* _Task objective_: Wherever "Vietnam" appears in a line of the listing, report that line.

§ §

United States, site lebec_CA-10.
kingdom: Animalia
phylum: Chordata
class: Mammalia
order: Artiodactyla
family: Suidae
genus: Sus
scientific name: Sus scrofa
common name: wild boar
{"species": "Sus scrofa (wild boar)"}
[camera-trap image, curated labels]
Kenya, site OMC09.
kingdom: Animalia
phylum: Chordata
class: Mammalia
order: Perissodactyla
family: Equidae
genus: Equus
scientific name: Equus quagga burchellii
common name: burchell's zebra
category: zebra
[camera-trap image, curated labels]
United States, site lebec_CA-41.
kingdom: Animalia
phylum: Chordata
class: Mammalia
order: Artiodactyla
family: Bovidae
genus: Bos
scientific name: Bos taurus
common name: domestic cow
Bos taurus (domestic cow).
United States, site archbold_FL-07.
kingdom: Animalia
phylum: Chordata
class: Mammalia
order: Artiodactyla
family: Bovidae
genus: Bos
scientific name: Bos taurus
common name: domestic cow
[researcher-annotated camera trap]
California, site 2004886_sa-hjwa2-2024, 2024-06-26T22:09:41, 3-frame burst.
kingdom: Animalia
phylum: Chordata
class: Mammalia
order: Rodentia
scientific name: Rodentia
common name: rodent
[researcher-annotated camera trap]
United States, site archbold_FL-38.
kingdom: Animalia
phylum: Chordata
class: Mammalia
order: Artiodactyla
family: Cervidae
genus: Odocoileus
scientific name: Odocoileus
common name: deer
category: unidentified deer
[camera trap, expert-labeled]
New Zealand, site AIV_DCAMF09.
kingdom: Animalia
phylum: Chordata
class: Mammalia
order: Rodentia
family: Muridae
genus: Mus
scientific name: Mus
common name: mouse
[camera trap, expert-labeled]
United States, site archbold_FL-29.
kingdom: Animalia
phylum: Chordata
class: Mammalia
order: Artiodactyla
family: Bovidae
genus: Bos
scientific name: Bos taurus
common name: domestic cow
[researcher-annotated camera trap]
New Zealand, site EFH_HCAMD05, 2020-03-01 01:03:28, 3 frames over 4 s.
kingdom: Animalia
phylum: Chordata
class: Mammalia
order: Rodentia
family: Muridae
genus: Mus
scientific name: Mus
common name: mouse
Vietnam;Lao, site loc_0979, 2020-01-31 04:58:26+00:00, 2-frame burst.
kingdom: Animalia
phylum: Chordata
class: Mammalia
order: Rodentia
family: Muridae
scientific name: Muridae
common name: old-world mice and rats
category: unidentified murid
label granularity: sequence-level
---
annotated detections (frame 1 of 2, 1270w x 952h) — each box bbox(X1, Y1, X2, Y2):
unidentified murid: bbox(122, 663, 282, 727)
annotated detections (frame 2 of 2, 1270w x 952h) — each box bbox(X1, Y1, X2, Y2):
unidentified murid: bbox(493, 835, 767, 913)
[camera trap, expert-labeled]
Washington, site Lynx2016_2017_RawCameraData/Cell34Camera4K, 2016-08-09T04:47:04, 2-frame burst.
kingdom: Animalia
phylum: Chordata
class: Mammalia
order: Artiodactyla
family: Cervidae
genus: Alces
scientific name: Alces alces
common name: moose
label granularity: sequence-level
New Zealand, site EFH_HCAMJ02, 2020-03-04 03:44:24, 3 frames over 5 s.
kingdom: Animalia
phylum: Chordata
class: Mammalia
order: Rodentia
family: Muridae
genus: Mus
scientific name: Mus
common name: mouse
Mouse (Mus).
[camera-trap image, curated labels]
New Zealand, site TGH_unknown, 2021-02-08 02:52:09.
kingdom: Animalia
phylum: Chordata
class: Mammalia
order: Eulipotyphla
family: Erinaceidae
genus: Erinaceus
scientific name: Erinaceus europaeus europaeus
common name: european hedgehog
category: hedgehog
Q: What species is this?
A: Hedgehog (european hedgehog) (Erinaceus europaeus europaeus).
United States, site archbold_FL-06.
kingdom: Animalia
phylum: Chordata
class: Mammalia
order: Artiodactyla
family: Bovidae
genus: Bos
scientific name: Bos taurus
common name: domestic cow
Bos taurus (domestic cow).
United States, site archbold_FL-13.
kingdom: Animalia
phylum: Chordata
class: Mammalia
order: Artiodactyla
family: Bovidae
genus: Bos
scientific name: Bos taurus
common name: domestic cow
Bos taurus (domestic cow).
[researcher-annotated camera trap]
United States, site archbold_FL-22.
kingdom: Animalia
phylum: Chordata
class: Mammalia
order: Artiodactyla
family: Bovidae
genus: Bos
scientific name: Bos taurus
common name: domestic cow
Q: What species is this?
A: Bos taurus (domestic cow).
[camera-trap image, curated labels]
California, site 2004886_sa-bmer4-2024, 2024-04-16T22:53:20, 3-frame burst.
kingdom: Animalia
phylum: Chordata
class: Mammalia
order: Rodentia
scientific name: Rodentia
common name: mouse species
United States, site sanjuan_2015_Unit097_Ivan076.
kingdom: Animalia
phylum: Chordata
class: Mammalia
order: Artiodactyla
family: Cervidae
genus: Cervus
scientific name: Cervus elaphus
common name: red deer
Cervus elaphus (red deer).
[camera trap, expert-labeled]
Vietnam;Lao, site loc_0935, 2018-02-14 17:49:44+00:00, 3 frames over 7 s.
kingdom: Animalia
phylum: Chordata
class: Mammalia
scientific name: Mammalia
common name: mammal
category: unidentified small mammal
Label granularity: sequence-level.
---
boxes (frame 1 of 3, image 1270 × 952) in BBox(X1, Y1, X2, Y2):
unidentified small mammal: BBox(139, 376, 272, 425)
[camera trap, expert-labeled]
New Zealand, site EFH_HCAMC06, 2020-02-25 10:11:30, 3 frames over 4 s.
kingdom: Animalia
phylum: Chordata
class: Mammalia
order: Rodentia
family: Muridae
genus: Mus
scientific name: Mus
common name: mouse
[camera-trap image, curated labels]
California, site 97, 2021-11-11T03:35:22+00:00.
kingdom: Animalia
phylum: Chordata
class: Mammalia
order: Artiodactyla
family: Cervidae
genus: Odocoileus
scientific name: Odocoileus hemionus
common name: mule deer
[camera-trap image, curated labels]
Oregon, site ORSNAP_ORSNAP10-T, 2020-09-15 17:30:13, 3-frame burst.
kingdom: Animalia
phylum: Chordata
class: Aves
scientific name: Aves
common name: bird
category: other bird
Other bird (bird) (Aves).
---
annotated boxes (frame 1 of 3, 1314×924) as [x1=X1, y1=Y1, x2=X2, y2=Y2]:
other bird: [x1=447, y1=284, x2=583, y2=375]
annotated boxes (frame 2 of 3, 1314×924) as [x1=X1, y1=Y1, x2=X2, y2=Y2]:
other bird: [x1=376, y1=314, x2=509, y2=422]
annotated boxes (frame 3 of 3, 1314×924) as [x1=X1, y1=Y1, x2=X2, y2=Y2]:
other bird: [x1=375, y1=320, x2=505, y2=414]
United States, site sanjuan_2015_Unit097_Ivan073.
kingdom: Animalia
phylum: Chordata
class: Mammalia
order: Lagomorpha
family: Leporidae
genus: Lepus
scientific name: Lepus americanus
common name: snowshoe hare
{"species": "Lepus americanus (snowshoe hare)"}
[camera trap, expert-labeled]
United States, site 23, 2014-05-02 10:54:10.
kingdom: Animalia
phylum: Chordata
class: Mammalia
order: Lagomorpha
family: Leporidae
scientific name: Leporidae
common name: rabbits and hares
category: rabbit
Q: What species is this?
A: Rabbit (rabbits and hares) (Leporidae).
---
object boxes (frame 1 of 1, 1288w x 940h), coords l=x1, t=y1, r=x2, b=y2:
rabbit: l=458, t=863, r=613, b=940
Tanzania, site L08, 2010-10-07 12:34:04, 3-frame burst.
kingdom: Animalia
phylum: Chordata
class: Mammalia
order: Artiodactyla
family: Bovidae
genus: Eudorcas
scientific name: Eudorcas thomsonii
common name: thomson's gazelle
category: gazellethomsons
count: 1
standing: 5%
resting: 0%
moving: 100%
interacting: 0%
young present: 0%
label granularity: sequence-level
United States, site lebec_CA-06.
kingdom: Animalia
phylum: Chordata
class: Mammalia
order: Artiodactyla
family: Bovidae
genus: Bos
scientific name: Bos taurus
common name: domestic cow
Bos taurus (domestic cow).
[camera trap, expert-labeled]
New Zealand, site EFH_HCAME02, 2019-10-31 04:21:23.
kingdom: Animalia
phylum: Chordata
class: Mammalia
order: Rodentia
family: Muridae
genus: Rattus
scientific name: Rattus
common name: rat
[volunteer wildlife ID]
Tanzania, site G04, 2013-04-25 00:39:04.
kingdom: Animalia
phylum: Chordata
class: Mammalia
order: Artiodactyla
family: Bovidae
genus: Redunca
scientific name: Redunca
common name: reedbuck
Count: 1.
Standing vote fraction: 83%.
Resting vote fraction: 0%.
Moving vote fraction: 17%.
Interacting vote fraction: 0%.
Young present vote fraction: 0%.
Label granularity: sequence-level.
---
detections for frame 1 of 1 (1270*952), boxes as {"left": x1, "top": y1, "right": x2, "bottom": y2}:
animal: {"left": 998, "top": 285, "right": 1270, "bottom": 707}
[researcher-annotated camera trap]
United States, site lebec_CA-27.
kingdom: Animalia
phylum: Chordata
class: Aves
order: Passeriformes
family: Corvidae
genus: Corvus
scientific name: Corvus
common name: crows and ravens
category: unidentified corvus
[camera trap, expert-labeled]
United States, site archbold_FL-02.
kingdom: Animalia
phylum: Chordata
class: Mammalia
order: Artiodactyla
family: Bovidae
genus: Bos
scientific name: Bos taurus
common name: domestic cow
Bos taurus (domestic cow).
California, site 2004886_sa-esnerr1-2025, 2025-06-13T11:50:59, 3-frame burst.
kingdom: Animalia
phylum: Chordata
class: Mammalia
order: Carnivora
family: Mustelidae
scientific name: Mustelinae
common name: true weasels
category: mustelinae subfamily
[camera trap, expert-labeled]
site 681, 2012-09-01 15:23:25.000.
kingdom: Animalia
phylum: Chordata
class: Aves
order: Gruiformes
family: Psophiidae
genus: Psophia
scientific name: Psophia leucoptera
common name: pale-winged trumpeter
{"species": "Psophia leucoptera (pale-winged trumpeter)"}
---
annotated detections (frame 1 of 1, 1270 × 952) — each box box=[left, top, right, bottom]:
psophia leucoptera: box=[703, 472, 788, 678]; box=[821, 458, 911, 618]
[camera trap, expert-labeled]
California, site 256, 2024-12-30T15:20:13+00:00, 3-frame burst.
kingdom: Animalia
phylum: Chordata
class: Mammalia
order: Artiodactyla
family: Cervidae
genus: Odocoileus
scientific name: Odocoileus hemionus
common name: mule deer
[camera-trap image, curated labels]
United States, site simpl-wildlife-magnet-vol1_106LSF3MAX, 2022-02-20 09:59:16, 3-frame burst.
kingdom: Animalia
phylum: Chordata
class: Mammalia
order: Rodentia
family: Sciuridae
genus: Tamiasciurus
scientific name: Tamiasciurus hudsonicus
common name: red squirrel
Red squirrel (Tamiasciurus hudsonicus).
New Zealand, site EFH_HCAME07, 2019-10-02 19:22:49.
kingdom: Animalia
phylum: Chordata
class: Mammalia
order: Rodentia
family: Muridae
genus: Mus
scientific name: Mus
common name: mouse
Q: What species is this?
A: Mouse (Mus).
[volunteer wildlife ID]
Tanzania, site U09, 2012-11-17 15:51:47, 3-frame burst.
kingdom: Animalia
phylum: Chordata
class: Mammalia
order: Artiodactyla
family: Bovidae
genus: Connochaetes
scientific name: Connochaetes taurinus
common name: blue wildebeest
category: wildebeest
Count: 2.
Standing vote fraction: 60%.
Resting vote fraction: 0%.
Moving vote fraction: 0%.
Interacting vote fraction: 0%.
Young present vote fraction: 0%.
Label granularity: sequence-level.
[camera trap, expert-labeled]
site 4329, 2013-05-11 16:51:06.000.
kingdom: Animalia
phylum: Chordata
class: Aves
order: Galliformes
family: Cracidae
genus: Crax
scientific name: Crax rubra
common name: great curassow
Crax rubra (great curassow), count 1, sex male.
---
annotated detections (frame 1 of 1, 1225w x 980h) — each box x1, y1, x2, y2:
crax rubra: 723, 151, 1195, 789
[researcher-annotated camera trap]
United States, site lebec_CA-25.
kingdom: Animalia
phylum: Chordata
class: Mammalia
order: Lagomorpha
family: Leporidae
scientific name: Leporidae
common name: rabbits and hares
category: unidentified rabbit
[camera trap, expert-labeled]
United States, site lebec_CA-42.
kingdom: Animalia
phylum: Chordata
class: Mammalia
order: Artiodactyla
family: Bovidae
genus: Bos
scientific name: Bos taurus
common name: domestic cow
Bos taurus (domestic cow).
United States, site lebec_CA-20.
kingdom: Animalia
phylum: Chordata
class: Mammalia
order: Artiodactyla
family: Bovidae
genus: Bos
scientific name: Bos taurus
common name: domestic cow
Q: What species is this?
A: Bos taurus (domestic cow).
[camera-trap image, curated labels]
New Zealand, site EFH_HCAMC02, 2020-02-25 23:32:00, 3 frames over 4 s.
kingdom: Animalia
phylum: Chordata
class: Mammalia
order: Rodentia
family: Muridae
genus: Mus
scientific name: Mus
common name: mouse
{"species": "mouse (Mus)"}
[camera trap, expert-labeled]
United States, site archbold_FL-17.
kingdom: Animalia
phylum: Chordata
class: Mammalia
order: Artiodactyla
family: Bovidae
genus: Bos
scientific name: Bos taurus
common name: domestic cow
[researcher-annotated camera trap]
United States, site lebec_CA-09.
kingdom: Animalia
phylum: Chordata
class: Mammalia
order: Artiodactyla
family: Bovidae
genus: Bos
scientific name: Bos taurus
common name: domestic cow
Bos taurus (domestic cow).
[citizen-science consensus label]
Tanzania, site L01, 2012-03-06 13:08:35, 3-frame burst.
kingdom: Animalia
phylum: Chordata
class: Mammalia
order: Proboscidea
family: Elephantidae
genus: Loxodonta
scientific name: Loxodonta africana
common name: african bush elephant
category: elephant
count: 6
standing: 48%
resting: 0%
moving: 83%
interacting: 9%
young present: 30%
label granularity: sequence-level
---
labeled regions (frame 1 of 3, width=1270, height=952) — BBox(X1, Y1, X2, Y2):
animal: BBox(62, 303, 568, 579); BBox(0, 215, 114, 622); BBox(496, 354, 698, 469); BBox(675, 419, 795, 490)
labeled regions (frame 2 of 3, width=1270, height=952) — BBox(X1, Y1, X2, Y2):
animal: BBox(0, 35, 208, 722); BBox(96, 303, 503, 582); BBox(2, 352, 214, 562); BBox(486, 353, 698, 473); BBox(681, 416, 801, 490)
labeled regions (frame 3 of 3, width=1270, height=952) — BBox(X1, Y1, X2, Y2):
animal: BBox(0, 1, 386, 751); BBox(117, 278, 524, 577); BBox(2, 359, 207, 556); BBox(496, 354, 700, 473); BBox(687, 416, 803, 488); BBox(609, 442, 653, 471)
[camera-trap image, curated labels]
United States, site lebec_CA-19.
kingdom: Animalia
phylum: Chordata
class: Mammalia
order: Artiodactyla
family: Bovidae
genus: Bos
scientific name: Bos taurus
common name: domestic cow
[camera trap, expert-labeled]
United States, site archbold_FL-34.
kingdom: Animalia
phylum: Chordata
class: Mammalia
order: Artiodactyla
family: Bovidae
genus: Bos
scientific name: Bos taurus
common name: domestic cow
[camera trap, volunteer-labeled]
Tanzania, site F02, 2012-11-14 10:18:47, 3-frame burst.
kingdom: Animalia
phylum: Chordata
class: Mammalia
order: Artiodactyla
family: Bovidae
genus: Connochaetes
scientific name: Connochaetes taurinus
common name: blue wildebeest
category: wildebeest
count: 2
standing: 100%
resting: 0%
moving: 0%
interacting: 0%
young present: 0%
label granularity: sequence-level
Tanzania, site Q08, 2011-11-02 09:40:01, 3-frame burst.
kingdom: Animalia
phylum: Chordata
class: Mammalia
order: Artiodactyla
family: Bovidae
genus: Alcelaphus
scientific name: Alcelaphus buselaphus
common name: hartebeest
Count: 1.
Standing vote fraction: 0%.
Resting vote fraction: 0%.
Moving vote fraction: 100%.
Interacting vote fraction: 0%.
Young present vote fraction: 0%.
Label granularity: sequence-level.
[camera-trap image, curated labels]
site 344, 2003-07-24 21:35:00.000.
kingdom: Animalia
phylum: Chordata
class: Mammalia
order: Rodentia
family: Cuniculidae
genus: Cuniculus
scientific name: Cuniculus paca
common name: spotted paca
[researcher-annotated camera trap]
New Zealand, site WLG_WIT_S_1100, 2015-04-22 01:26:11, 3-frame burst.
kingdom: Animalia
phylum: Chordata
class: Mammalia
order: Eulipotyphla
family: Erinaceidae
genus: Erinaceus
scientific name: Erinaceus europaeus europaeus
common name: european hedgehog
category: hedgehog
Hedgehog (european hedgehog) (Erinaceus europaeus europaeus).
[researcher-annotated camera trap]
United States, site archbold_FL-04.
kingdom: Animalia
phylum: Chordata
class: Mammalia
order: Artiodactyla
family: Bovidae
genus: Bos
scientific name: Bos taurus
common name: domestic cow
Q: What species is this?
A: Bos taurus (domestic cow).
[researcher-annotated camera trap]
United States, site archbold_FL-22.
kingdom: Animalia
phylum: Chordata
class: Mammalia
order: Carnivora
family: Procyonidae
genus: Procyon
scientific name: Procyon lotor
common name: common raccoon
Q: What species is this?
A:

§ §

* _Exercise response_:
Vietnam;Lao, site loc_0979, 2020-01-31 04:58:26+00:00, 2-frame burst.
Vietnam;Lao, site loc_0935, 2018-02-14 17:49:44+00:00, 3 frames over 7 s.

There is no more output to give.